• Passage provided:
------------

Original Clean Energy
- Company type: Private
- Industry: Solar power
- Founded: 1972; 54 years ago (as iSun) 2024; 2 years ago (as Clean Royalties)
- Headquarters: Waterbury, Vermont, United States
- Revenue: US$100 million (2023)
- Number of employees: 160 (2024)
- Subsidiaries: iSun; SunCommon; Liberty Electric;

= Original Clean Energy =

Installer of residential solar power systems

Original Clean Energy (formerly known as iSun and The Peck Company) is a Vermont-based installer of residential solar power systems. It is headquartered in Waterbury, Vermont.

==History==
===Peck Electric/iSun===
Peck Electric was founded in 1972 by a 2nd-generation family, based in South Burlington, Vermont.

In June 2019, Peck Electric Co. completed a business combination plan with Jensyn Acquisition Corporation, and was renamed to The Peck Company Holdings, Inc., and began trading on the Nasdaq under the symbol "PECK."

In January 2021, The Peck Company acquired iSun Energy LLC, and rebranded itself to iSun.

In June 2024, iSun filed for Chapter 11 bankruptcy protection, citing slumping sales and turmoil as part of the decision. The company planned to keep operating during the proceedings while it tries to find a buyer. Its stock would later be delisted from the Nasdaq soon after. In July 2024, a former iSun executive filed a whistleblower complaint which alleged that the company has committed fraud and misappropriated money.

In August 2024, the company was acquired by Clean Royalties for $10 million. iSun was then split into three independent companies (Legacy Power, SunCommon, and Liberty Electric) with new leadership.

------------

• Information supplied:

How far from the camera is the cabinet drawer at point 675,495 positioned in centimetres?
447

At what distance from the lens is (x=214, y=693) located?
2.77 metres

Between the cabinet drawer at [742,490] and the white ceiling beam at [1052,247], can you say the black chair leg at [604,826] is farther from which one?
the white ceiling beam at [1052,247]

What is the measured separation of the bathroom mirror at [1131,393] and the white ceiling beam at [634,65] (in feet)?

------------

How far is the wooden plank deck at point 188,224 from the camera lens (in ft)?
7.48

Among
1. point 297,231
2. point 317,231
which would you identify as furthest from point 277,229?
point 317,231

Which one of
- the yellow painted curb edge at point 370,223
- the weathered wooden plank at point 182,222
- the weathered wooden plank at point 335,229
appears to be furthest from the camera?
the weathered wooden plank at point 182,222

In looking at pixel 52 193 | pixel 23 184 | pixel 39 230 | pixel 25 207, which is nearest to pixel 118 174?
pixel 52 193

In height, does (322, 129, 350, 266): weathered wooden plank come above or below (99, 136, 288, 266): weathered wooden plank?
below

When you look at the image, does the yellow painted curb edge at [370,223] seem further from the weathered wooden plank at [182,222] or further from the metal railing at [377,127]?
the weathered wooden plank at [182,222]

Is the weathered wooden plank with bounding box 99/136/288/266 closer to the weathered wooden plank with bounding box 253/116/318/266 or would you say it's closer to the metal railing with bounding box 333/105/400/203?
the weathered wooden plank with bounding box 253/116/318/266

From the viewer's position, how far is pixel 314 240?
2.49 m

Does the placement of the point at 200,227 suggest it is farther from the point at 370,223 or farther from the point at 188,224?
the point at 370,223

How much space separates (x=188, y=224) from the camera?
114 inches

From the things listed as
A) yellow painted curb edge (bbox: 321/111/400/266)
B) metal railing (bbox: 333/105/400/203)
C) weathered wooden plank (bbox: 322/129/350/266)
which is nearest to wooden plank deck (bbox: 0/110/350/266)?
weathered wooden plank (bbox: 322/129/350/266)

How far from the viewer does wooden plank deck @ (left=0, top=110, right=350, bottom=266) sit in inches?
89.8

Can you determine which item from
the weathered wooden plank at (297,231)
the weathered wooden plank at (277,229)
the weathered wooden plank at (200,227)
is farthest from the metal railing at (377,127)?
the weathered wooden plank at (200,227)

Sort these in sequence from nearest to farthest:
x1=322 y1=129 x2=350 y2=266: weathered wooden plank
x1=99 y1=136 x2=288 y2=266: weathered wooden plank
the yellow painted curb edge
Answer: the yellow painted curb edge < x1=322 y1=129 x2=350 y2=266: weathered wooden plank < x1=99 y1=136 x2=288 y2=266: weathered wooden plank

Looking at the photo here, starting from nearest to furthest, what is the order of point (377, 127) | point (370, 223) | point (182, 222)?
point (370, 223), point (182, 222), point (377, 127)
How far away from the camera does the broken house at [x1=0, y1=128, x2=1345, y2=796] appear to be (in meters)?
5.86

------------

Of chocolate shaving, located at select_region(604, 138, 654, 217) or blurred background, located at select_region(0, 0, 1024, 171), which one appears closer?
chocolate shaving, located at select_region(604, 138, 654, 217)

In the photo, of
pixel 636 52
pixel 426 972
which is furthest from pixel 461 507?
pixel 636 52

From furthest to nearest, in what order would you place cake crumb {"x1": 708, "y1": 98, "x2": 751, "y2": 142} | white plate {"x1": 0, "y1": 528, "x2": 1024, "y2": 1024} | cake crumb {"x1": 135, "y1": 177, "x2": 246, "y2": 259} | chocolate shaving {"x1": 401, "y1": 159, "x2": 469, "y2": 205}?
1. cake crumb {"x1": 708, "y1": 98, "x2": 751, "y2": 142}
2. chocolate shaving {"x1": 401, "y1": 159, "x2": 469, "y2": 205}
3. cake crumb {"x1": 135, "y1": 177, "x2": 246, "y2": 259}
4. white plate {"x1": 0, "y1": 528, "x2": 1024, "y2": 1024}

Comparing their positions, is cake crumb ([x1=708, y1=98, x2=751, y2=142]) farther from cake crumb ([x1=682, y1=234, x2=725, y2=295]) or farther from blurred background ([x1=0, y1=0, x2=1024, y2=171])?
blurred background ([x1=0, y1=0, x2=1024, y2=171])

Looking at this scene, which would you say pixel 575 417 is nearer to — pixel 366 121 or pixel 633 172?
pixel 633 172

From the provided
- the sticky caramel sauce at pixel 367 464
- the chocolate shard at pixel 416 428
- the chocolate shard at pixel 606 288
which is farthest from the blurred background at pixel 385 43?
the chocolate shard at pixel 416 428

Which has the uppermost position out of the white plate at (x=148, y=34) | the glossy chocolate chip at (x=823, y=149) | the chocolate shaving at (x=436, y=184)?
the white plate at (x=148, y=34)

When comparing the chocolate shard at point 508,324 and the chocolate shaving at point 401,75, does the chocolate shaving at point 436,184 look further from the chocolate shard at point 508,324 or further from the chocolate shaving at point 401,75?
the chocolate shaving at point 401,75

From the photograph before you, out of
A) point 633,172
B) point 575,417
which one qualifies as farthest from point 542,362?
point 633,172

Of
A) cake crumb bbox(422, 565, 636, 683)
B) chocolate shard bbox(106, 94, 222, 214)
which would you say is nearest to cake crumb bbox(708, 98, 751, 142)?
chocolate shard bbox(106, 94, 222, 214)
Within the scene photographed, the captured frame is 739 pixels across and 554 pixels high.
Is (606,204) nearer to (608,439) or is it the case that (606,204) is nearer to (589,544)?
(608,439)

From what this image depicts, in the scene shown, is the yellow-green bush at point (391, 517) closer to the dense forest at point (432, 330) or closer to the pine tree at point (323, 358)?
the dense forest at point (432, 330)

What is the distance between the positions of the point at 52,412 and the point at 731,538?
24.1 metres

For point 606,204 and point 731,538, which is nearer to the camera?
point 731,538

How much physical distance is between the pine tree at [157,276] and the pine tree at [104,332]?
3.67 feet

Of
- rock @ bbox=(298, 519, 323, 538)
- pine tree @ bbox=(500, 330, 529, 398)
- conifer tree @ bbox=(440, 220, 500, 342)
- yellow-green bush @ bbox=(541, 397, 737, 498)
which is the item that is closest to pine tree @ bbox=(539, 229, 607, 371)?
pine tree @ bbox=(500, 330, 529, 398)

------------

• Problem A: According to the Original Clean Energy article, how much did Clean Royalties pay to acquire the company in August 2024?
• Problem B: Carry on the Original Clean Energy article from its last sentence.
The records have no connection to the text.

• Task answer A: $10 million.

• Task answer B:
On February 18, 2025, iSun converted their Chapter 11 bankruptcy into a Chapter 7 bankruptcy liquidation.

===SunCommon===
SunCommon was co-founded by Duane Peterson and James Moore, originating with the advocacy group Vermont Public Interest Research Group (VPIRG), which in September 2010 started a program to install solar power and hot water systems for homeowners. To meet the demand for clean energy, a new entity was needed that could take in outside capital and scale up, so Duane and James launched SunCommon. SunCommon was officially launched in March 2012 after finding funding via private investment; when it began operations, it had 16 employees and annual revenue of about $2 million. SunCommon installed its 1,000th residential solar system in December 2014, and by late 2016 had reached 2,000 installations, with a workforce of about 100. Its 2015 revenue was about $22 million.

In May 2018, SunCommon expanded into New York after merging with Hudson Solar.

As of March 2020, SunCommon employed 189 people and added over 80 Megawatts of solar to the electric grids of Vermont and New York. This number includes over 8,000 residences and 37 community solar arrays.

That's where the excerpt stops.